NON. On ne le dira jamais assez : aucun espace de travail est supérieur aux autres, tous ayant été conçu pour répondre à un flux de production précis. Certes, certains sont plus volumineux que d’autres, privilégiant la restitution fidèle des teintes saturées. Si Adobe RGB et ProPhoto RGB se prêtent particulièrement bien à l’impression jet d’encre de qualité et à la création de fichiers maîtres à l’épreuve du temps, sRGB convient pour l’affichage à l’écran et le tirage sur du « véritable » papier photo.

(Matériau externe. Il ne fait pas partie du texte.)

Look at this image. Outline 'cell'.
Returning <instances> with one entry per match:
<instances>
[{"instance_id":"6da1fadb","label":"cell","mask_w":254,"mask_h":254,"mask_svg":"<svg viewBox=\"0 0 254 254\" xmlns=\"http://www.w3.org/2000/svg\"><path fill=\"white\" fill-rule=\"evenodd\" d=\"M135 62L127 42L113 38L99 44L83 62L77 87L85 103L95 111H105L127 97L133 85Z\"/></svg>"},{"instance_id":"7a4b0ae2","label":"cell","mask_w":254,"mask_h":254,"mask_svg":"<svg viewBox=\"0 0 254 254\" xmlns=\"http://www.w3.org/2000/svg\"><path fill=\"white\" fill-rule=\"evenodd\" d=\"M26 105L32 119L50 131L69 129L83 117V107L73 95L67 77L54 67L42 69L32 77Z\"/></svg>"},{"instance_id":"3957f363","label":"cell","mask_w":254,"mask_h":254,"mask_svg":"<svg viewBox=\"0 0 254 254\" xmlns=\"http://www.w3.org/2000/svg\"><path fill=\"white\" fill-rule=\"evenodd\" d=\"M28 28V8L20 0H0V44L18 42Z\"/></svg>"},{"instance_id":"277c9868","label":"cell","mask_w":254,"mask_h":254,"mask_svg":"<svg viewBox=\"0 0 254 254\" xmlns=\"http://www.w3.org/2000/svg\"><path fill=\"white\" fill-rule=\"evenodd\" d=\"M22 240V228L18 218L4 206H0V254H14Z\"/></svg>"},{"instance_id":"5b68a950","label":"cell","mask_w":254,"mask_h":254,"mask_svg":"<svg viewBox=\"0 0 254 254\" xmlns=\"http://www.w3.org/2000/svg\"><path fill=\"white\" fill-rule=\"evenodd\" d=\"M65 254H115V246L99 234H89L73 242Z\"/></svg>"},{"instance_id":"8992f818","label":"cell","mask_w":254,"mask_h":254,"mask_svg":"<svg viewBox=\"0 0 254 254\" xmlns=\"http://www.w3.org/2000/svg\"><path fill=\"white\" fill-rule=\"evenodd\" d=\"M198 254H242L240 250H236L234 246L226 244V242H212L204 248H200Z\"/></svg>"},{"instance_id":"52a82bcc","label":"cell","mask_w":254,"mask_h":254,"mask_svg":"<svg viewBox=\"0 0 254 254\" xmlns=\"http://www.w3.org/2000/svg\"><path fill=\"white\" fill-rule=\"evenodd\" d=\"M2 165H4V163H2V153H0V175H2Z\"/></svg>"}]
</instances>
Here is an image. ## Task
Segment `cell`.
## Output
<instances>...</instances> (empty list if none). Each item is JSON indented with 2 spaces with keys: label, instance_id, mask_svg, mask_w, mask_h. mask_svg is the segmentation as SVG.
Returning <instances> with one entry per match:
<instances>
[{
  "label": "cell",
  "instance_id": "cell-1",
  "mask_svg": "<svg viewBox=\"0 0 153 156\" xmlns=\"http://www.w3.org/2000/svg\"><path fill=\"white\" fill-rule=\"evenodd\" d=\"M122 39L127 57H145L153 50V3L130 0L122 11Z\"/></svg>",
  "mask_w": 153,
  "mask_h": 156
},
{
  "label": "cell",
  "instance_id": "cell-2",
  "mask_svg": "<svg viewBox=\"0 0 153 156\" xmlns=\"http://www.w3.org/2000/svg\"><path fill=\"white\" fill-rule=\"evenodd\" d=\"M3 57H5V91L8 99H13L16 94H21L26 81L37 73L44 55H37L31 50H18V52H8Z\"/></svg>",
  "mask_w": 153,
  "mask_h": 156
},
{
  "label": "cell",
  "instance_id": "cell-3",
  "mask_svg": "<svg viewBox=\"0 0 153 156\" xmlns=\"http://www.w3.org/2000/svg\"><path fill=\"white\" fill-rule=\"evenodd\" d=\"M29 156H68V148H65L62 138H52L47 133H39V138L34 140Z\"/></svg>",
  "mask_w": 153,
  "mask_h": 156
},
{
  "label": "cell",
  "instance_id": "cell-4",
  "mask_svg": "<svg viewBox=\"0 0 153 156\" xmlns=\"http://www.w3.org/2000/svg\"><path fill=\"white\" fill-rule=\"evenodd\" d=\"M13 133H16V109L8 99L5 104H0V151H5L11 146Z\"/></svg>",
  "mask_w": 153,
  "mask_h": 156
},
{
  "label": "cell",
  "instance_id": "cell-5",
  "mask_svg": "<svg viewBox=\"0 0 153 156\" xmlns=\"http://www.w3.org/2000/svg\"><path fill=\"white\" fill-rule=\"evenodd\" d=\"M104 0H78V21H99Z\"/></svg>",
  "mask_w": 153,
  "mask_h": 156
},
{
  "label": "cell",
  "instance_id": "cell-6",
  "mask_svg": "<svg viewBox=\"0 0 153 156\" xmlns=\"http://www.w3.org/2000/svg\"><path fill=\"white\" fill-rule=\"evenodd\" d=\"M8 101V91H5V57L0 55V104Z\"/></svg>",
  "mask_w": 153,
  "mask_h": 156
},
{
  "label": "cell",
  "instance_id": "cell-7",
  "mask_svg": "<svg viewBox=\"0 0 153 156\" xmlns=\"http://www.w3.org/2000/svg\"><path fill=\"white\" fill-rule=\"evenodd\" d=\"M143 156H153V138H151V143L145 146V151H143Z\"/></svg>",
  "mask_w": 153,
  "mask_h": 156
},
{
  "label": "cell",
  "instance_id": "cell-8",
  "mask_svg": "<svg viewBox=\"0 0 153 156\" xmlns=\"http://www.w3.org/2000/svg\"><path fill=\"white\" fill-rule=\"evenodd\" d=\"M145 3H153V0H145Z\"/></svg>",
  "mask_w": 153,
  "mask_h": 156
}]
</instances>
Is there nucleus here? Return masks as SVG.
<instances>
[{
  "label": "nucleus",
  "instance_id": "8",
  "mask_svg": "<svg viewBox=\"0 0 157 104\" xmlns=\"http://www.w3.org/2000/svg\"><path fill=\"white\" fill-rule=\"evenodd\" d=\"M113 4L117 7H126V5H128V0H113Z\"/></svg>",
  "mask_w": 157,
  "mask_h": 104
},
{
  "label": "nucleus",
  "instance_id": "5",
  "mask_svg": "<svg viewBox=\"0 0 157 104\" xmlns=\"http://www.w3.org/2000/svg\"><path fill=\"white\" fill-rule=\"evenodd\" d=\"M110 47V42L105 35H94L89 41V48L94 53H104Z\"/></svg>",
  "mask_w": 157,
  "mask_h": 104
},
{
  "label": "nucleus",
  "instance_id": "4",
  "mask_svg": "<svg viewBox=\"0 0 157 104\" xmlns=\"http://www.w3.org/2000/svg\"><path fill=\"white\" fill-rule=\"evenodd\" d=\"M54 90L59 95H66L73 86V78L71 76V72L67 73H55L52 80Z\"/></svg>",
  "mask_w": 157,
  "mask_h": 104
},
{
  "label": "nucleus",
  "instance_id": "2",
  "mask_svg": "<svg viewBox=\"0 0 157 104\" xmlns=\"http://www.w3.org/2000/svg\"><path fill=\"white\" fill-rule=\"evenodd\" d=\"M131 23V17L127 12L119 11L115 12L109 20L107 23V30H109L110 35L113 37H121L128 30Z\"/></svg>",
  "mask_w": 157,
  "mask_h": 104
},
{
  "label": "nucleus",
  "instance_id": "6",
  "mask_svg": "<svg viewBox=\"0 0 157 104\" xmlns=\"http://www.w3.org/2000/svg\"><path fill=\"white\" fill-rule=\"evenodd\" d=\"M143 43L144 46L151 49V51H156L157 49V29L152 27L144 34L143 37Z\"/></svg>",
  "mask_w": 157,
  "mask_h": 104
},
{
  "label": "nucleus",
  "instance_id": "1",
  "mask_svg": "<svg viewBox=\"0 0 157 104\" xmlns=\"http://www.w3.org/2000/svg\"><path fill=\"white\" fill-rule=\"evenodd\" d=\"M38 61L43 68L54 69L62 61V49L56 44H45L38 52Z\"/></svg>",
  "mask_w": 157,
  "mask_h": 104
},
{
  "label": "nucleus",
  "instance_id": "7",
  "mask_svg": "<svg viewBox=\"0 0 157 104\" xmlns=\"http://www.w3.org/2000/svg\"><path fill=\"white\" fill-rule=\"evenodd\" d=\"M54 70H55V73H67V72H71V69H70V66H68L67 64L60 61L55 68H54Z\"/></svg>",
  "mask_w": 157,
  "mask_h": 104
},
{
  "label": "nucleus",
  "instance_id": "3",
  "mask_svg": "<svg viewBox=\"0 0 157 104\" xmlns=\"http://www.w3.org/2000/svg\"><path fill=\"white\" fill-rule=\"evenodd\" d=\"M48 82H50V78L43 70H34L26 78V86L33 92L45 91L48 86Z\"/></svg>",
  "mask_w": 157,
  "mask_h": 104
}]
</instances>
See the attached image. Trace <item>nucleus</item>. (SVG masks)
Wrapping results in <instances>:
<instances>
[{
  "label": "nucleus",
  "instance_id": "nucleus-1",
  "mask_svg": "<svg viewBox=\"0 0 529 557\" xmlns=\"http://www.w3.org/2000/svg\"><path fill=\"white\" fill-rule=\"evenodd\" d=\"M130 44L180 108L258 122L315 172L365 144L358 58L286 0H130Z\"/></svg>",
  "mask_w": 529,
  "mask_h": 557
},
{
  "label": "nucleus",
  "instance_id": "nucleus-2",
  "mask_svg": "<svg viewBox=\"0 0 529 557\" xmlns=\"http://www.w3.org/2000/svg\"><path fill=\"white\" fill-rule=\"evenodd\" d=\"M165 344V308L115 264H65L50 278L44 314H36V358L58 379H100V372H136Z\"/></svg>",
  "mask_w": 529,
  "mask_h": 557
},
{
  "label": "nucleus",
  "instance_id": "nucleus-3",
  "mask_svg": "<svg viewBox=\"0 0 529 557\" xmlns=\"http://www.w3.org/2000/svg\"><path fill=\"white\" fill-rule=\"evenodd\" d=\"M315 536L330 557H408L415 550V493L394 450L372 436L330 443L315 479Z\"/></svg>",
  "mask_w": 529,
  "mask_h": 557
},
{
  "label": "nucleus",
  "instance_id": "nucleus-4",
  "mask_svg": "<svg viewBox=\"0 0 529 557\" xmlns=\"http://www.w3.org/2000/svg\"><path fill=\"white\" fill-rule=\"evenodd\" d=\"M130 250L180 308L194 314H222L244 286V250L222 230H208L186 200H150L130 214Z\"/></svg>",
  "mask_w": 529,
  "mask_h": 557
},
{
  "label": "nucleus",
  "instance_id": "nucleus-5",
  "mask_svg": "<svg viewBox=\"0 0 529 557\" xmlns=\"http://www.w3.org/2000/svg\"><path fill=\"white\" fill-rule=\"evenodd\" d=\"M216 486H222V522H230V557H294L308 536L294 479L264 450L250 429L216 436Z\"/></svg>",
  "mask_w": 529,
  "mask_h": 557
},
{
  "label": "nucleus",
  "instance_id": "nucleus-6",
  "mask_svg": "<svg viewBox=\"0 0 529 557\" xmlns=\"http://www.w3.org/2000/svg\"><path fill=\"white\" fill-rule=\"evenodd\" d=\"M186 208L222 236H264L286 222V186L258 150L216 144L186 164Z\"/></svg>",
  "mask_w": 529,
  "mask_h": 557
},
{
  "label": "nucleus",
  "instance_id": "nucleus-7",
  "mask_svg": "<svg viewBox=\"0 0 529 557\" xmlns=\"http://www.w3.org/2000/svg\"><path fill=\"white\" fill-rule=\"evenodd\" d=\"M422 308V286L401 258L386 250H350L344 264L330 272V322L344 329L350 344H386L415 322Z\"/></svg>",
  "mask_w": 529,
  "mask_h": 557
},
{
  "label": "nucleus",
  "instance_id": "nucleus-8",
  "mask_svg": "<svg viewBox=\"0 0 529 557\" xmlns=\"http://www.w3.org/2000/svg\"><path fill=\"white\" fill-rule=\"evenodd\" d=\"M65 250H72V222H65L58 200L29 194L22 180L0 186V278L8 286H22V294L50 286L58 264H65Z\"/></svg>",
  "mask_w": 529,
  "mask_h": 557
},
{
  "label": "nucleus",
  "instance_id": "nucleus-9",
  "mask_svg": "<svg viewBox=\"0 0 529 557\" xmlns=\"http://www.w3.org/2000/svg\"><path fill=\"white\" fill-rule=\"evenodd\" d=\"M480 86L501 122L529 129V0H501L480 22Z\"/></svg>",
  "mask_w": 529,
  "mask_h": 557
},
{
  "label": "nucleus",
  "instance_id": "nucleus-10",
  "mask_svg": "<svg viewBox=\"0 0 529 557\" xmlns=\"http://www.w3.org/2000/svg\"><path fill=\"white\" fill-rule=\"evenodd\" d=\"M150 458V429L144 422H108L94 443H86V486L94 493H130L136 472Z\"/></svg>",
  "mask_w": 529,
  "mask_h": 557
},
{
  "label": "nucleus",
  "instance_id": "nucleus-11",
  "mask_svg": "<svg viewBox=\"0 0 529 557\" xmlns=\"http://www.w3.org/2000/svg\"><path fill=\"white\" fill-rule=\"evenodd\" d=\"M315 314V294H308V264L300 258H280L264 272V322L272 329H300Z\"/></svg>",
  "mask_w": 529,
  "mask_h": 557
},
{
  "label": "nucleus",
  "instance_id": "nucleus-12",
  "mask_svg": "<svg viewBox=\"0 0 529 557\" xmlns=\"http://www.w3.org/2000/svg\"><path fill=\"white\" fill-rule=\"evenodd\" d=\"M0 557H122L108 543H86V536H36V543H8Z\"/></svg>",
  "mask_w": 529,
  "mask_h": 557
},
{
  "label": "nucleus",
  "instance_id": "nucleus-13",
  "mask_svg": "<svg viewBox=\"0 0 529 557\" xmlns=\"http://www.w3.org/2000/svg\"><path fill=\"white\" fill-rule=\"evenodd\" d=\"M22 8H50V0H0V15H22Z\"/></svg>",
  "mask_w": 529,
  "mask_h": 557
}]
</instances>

Dans tous les cas de figure, pensez aux destinataires de vos images : conformez-vous aux espaces de travail « standards » et n’oubliez jamais pas de « taguer » vos images avec le profil ICC en question.
NON. Si la plupart des écrans incorporent des jeux de réglages d’usine libellés « photo », nombreux sont ceux qui imposent des valeurs incompatibles avec l’affichage et la correction de photos. Si les écrans haut de gamme font figure de bons élèves en la matière, il serait trop dommage de ne pas les calibrer et caractériser à l’aide d’une sonde pour en optimiser la qualité d’affichage — un constat qui vaut également pour les écrans grand public dont la plupart affichent, par défaut, une température de couleur (point blanc) et une luminosité trop élevées.
OUI. Sauf cas particulier (impression monochrome), il est préférable de ne pas laisser la gestion des couleurs au pilote d’imprimante. En confiant cette mission à Photoshop ou Lightroom, vous gardez la main sur le choix du profil d’imprimante et du mode de rendu les plus appropriés. Sur Mac OS, la gestion des couleurs est automatiquement désactivée dans le pilote d’imprimante pour peu que vous l’activiez dans le logiciel d’image. Sous Windows, il ne faut pas oublier d’effectuer ce réglage manuellement, sous peine d’obtenir de mauvais résultats. Assurez-vous donc d’avoir validé les paramètres appropriés dans Photoshop ou Lightroom ainsi que dans le pilote d’imprimante !
NON. Force est de constater que les dispositifs portables ont le vent en poupe. C’est également le cas des ordinateurs portables qui bénéficient, à la différence des smartphones et tablettes, d’un système de gestion des couleurs. Mais cela ne les prédestine pas pour autant au traitement d’images, leur qualité d’affichage étant souvent compromise par une trop faible profondeur d’échantillonnage (6 au lieu de 8 bits par couche) et étendue des couleurs (très inférieure à celle de l’espace sRGB) et une trop forte réflexivité (surface réfléchissante se transformant en miroir). Mieux vaut donc ajouter un écran externe de bonne qualité pour l’affichage des images et dédier l’écran intégré à l’affichage des palettes et outils.